Ekonomik istikrarsızlığın temelinde aslında siyasi güven eksikliği var. Risk yönetimi ve finansın temeli: Eğer risk varsa faizler yüksektir ve eğer faizler yüksekse paranın değeri azalır. Peki o zaman söyleyin bana siz paranızı böyle bir yere yatırmak ister miydiniz? Eğer gelecekte bu ülkeden bir umudunuz, düzeleceğine dair bir beklentiniz yoksa yatarım da olmaz. Bu sadece bizim için değil herkes için aynı, çok basite indirgenmiş, teorik bir kural.

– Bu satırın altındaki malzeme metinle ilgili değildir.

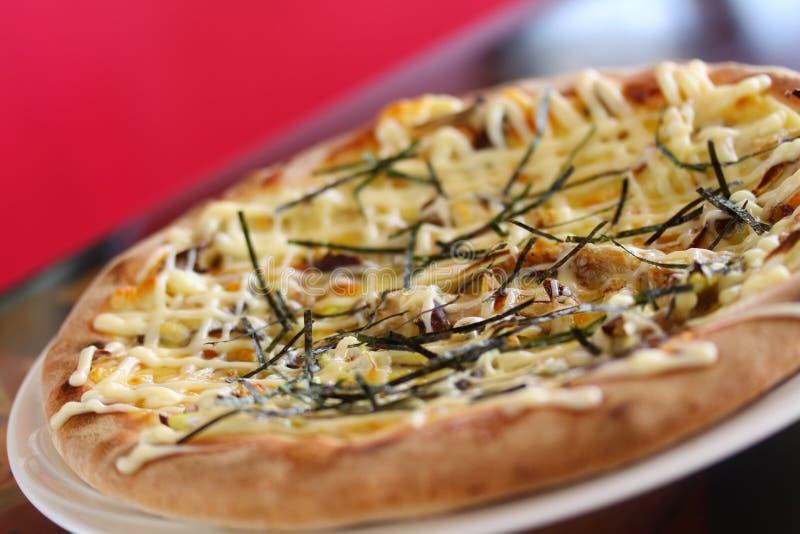 Teriyaki Chikinpiza of Japanse kippenpizza op witte schotel royalty-vrije stock foto's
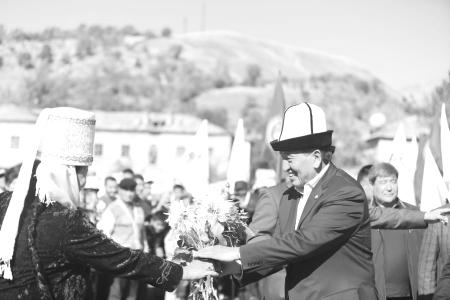 Окружение Алмазбека Атамбаева может сыграть воперацию «преемник»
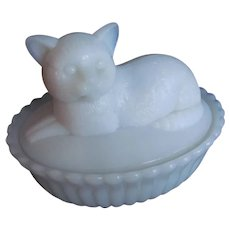 Milk Glass Cat on Nest Vintage Westmoreland Glass Covered Dish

Güney Kore’den bahsedecektik.
Güney Kore özellikle İkinci Dünya Savaşı’ndan sonra çok büyük bir hızla ekonomik gelişme kaydetti. Zaten hepimizin aşina olduğu Kore Savaşı’ndan aslında çok hasarlı bir şekilde çıkmıştı, sonra Kuzey ve Güney Kore olarak ikiye ayrıldı. Kuzey Kore bugün hâlâ dışarıya kapalı sosyalist bir ekonomik anlayış ile yönetiliyor. Güney Kore ise aşamalı olarak dışarıya açıldı. Güney Kore üretime başlayacağı dönemde aslında Amerika gibi birçok ülkedeki teknoloji firmaları çok yollar kat etmişti. Tabii bunun yanında konfeksiyon, ayakkabı gibi üretim fabrikaları da komşuları Çin, Tayvan gibi ülkelerde üretiliyordu.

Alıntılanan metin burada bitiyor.